In vetoing the commission’s approval, which came after years of planning, litigation and often-contentious hearings, Suarez said the county plan would destroy the historic integrity of the playhouse and called for restoration of the entire building. But the county, which had won a previous suit against the city over the plan, sued again, noting that the historic designation explicitly excluded the playhouse’s much-altered interior and arguing that Suarez had no legal or factual basis for his veto.
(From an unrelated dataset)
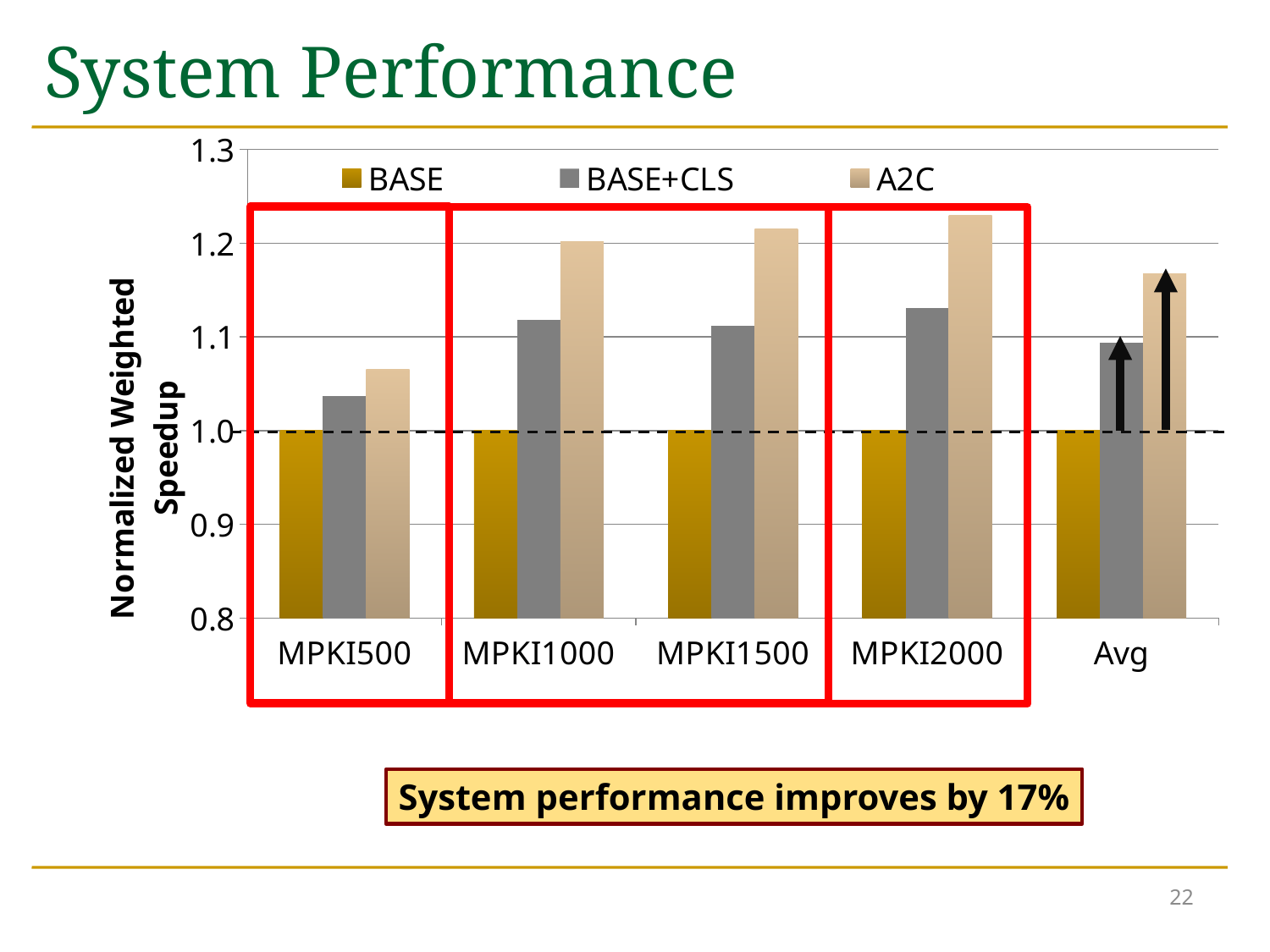
Is the A2C value for MPKI2000 greater or less than 1.2? greater For MPKI1500, which is larger: the BASE+CLS bar or the A2C bar? A2C What is the Normalized Weighted Speedup of BASE for MPKI1000? 1.0 How many categories are shown on the x axis? 5 Do the A2C values rise or fall from MPKI500 to MPKI2000? rise What kind of chart is shown on the slide? bar chart Is the A2C value for Avg greater or less than 1.2? less Is the A2C value for MPKI500 greater or less than 1.1? less Which category has the lowest A2C bar? MPKI500 How many series does the legend list? 3 Which category has the highest A2C bar? MPKI2000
After months of delay, mostly because of the COVID-19 pandemic, the appellate court declined to intervene. Although the preservation board and commission votes on the county plan were quasi-judicial proceedings subject to the appellate division’s jurisdiction, the ruling concludes, the mayor’s veto is not, and thus not subject to their review.

“The county believes the court got it wrong and plans to appeal,” Spring said. “They did not rule on the merits,” Spring noted, adding that the county still intends to pursue its plan.

Suarez did not immediately respond to a request for comment relayed through a spokeswoman. The city, however, has not developed an alternate plan for restoration of the playhouse and has not earmarked any money for that.

One of several Grove residents who filed a friend-of-the-court brief in the lawsuit supporting Suarez welcomed the dismissal.

“I want to thank our neighbors and friends, Mayor Francis Suarez and our lawyer David Winker for making sure our voices were heard and ensuring that the Historic Coconut Grove Playhouse is preserved,” Dr. John Nordt said in an email. “This place STILL Matters!”

The county effort has taken place against a complicated political backdrop that may yet play a part in determining the ultimate outcome.

Mayor Suarez’ father, Miami-Dade Commissioner Xavier Suarez, is running to succeed Gimenez. Both have been beneficiaries of political fundraising by attorney and arts patron Mike Eidson, a leading critic of the county plan who has called for a larger theater with “Broadway-style” shows. Preliminary estimates show, however, that larger theater would cost about twice as much as the county plan.

Gimenez made the playhouse restoration a central goal of his administration. Along with Florida International University, he negotiated a 99-year lease with the state, which had taken the playhouse property back from a financially troubled nonprofit group that had closed it abruptly in the middle of a production, leaving a trail of debt.

After clearing the debts, Gimenez put together a plan relying on $23 million in voter-approved bonds, grants and other earmarks to fund construction of the new theater, to be run by GableStage, an award-winning small company. An accompanying garage, to be built by the city’s parking authority, would help pay for theater operations and renovation of the playhouse front section.

The county’s consultants concluded the original auditorium had been substantially altered, was unsuited for use as a modern theater and too large to be financially viable, contributing to the theater’s failure.

Eidson first floated an alternative concept for a larger theater, then later embraced the idea of restoring the entire building. His idea went nowhere when he failed to meet a county deadline for raising the required additional money.

The state has warned in the past that delays in starting the project place the county in violation of its lease. The agreement contemplated that construction on the revamped playhouse would be well under way by now. Even if a new county mayor decides to pursue a different restoration strategy, it’s likely to take several more years to develop plans and realize them.